◆ **Requirement**:
Can you sum up the deduplication quickstart below in two sentences?

◆ **Source text**:

::::

## Deduplication quickstart

In this demo we de-duplicate a small dataset, using simple settings. The aim is to demonstarate core Splink functionality succinctly, rather that comprehensively document all configuration options.



## Step 1: Choose your backend

In `splink` version 3, you have the option to choose the SQL backend that will perform match

Currently, `splink` offers three different SQL backends:
- `duckdb` with: `from splink.duckdb.duckdb_linker import DuckDBLinker`

- `sqlite` with: `from splink.sqlite.sqlite_linker import SQLiteLinker`

- `spark` with: `from splink.spark.spark_linker import SparkLinker`

For smaller datasets (up to a few million records), we `duckdb` is likely to give you the best performance.

The subsequent code is the same irrespective of the backend used.

In [20]:
from splink.duckdb.duckdb_linker import DuckDBLinker

## Step 1: Read in data
Read in a 1000-record dataset that contains duplicates.

::::

◆ **Supplied information**:
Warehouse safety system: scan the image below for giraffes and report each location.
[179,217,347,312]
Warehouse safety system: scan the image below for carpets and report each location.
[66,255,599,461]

::::

◆ **Answer in full**:
The quickstart de-duplicates a small dataset with simple settings to show core Splink functionality concisely rather than document every configuration option. Splink offers three SQL backends (duckdb, sqlite and spark), the subsequent code is the same whichever one is used, and the demo imports the DuckDB linker and then reads in a 1000-record dataset that contains duplicates.